# Copy printer settings from one Mac to another??



## Khama (Sep 20, 2005)

Can someone provide details on how to do this if its possible?

Have a client in a design firm that got a new computer, used migration tool to get the new mac set up, however printer settings were not transfered. ( Was not previously aware of this limitation ) 

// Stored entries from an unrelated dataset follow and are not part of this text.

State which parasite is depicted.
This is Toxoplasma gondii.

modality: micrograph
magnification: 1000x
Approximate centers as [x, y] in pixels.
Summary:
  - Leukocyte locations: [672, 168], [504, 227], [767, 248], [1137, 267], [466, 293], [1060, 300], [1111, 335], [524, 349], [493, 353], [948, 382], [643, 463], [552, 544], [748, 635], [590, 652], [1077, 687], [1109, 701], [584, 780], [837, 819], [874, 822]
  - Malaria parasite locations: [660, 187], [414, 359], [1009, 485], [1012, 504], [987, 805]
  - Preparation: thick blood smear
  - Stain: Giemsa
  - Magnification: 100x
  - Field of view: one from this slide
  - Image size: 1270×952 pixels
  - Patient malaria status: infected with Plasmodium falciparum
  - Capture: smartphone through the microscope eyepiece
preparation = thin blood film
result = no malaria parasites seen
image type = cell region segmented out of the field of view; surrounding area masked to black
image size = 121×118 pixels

This user has about 8 different printers and I dread having to download drivers and set them back up. ( AD network ) Is there a simple way to just copy the drivers and printers to the new Mac?


----------



## MisterMe (Sep 20, 2005)

Knowing nothing about your setup, this seems like a bad idea. It is quite likely the drivers are on the computer already. Just use *Printer Setup Utility* to setup your printers. Even if you have to download drivers, what will this take? Thirty minutes out of your busy day?


----------



## texanpenguin (Sep 21, 2005)

You might try copying the /Library/Printers and ~/Library/Printers folders onto the new computer and seeing if that installs all the required drivers (you'll probably still need to add the actual printers in PSU, but you shouldn't need to actually download or install anything.


----------



## chabig (Sep 21, 2005)

You should already have the drivers, they are built in to OS X. All you'll have to do is set up the printers in Printer Setup Utility.


----------



## cybergoober (Sep 22, 2005)

Add this to the other suggestions:

Copy /etc/cups from the old system to the new system. Repair permissions. This will have the printers setup in PSU for you. As long as you get the drivers copied over correctly you should be in business.


----------